Nanocrystalline Ceramic Motor Coil Cores Project

   The whole field of nanotechnology is pretty new, and evidently the magnetic ceramics area isn't very well explored. I thought there were probably people around somewhere who knew how to do this if I could find and ask them, and doubtless I'll find many more pointers on the web, but perhaps I may be breaking some new ground.
   The difficulty of applying such materials to traditional motor designs is perhaps illustrated by omission in one paper (Soft Magnetic Nanocrystalline Alloys, Journal of Optoelectronics and Advanced Materials Vol. 5 No. 1, March 2003) that suggests applications such as "choke coils, transformer cores and power transformers". Implicit in leaving out motors is the idea that they would be too difficult to fit, large sheets of material being required to die-cut their cores rather than the simple "tape strips" being produced by current techniques. The Electric Hubcap's individual component, bolt-on "fat hockey puck" coils can use whatever's available.

   Three nanomagnetic alloy formulations are the first one determined in 1988, Finemet, along with Nanoperm and Hitperm.

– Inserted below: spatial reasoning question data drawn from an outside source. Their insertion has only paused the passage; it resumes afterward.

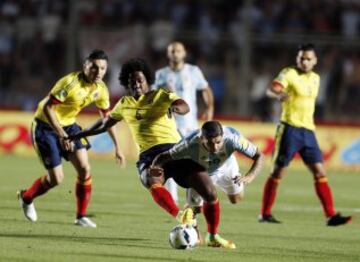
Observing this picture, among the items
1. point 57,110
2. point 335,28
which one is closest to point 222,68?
point 335,28

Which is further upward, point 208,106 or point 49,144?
point 49,144

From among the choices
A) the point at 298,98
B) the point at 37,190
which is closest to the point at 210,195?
the point at 37,190

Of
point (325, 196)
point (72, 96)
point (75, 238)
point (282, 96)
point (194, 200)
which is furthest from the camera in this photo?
point (325, 196)

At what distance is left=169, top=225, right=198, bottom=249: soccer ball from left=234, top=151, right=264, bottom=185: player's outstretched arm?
63cm

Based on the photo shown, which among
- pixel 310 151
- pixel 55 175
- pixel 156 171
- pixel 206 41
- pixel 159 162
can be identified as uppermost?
pixel 159 162

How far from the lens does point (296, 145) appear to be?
14500 mm

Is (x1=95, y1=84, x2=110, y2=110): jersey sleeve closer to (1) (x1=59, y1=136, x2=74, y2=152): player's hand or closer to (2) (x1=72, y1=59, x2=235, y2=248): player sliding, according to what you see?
(1) (x1=59, y1=136, x2=74, y2=152): player's hand

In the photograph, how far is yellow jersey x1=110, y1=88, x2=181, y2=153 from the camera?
37.9ft

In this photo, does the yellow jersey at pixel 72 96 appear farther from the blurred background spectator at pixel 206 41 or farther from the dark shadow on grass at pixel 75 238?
the blurred background spectator at pixel 206 41

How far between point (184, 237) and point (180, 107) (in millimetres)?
1303

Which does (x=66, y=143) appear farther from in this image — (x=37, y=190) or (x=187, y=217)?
(x=187, y=217)

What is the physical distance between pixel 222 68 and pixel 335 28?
10.3ft

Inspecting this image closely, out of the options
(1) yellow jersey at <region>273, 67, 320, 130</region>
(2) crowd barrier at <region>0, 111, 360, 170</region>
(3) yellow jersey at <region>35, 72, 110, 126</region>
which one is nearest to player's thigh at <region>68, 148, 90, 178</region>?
(3) yellow jersey at <region>35, 72, 110, 126</region>

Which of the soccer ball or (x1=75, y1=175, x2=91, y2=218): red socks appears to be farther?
(x1=75, y1=175, x2=91, y2=218): red socks
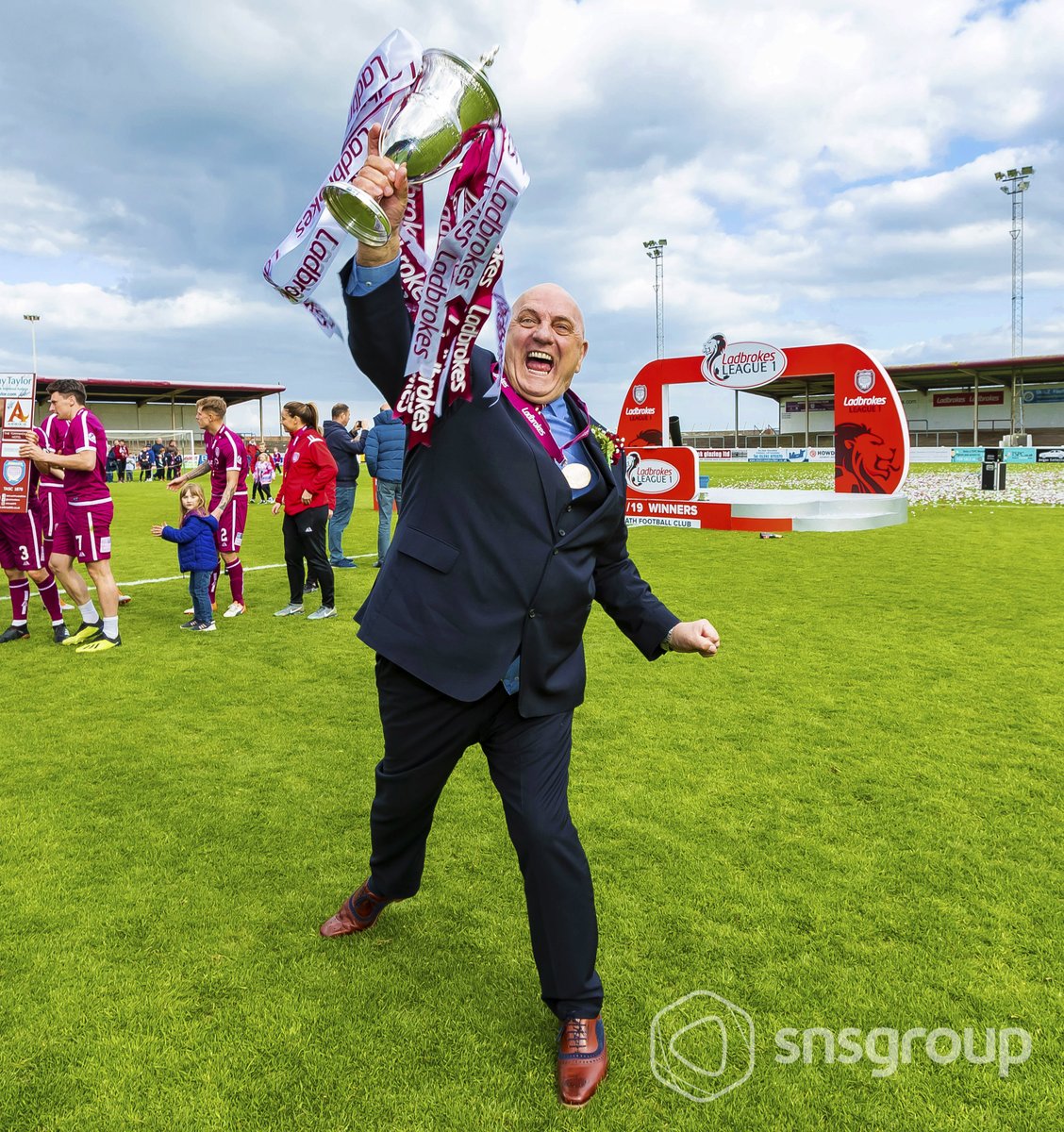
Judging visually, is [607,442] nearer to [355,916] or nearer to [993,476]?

FINEMET: Fe 73.5(%), Si 13.5, B 9, "M" 3, Cu 1. Metal "M" can be Nb, Zr, V, Mo...
NANOPERM is similar but without the silicon, eg: Fe 84%, B 8, Zr 3.5, Nb 3.5, Cu 1.
HITPERM adds a lot of cobalt to NANOPERM: Fe 44%, Co 44, Zr 7, B 4, Cu 1.

   Traditional high permeability transformer core alloys saturate at 1.6 to 2.2 Teslas. A table shows HITPERM with the highest saturation magnetism (1.6 to 2.1 Teslas) and FINEMET with the least (1.0 to 1.2 Teslas). Amorphous FINEMET cores (rather than nanocrystalline) saturate down at 0.125 Teslas, so getting the nanostructure correct is important. But the text says FINEMET has the most promising  combination of permeability (10^5 at 1 kHz) and saturation at room temperature. At higher temperatures, it craps out, but it doesn't say what temperatures. I'm going to assume the motors don't reach those temperatures.

   Actual work during April started with annealing glazed strips made in March and finding no positive results, then preparation of a new batch of porcelain strips to paint the "finemet" glaze materials onto. This time, care was taken to keep them pressed flat while drying, the first batch having had many annoyingly warped and curved shapes. Still, the pieces didn't end up as flat as might be hoped. In principle, the clay strips should be as thin as possible - they're only there to hold the glaze until it dries and the firing is done. But they break easily.

Porcelain clay cookie cutting. I need to get the thickness more uniform and keep them pressed flat (while somehow allowing the moisture to escape) as the clay dries.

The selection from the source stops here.